UN COEFFICIENT INSUFFISANT
Une délégation a, par la suite, été reçue et a pu exposer les problèmes auxquels sont confrontés les gérants du département. « Nous avons un problème de places d’examen, qui n’est pas dû à la nouvelle méthode d’attribution (ndlr : expérimentée dans la Sarthe depuis 2002), mais à l’application de cette méthode. Nos inspecteurs sont régulièrement envoyés dans d’autres départements, alors que nous avons besoin de places. En avril 2006, par exemple, le coefficient était de 1,40. C’est insuffisant avec le nouveau système », explique Richard Zimmer. La rencontre avec le secrétaire général de la préfecture et le directeur de l’Équipement semble déjà porter ses fruits : « nous avons obtenu un coefficient de 1,70 pour mai 2006. Si nous avions toujours ce coefficient, cela irait bien ».

DEMANDE D’ÉCOUTE
Autre souci : « Nous nous sommes retrouvés avec un coefficient de 1 pour le permis moto, parce que l’inspecteur principal avait fermé l’une des deux pistes moto qui était couverte d’aiguilles de pin », déplore Richard Zimmer.
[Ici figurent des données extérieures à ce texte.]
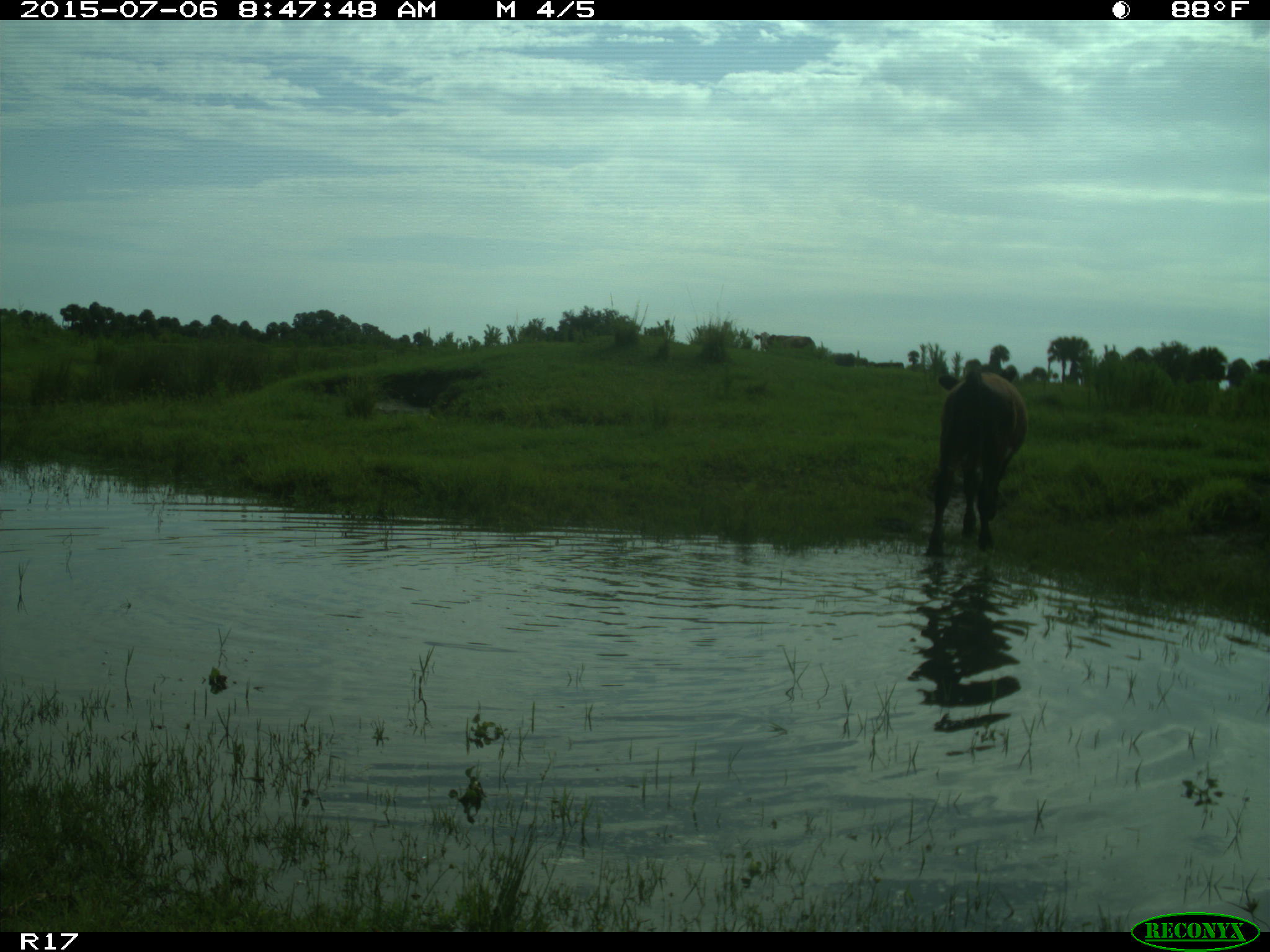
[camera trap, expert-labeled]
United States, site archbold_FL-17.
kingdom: Animalia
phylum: Chordata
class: Mammalia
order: Artiodactyla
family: Bovidae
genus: Bos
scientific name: Bos taurus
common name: domestic cow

Après balayage de la piste, le problème est aujourd’hui résolu. Le CNPA plaide également pour l’amélioration des conditions d’accueils des candidats, souvent obligé d’attendre sur le trottoir sans aucun abri. « Pour cela, la préfecture nous a dit qu’elle ne pourrait rien faire et qu’il fallait s’arranger avec les municipalités ». Enfin, pour ce qui est des délais pour obtenir des duplicata de modèle 02, « il n’y aura pas de personnel supplémentaire, mais la préfecture va mettre en place un nouveau logiciel pour traiter les dossiers d’inscription d’ici un an ». Mais, le vrai problème, selon Richard Zimmer, « c’est que les auto-écoles n’étaient pas assez écoutées » par l’administration. Lors de l’entretien du 23 mars, la profession a pu renouer le dialogue avec la préfecture. Le CNPA est optimiste pour la suite, mais dit « rester vigilant ».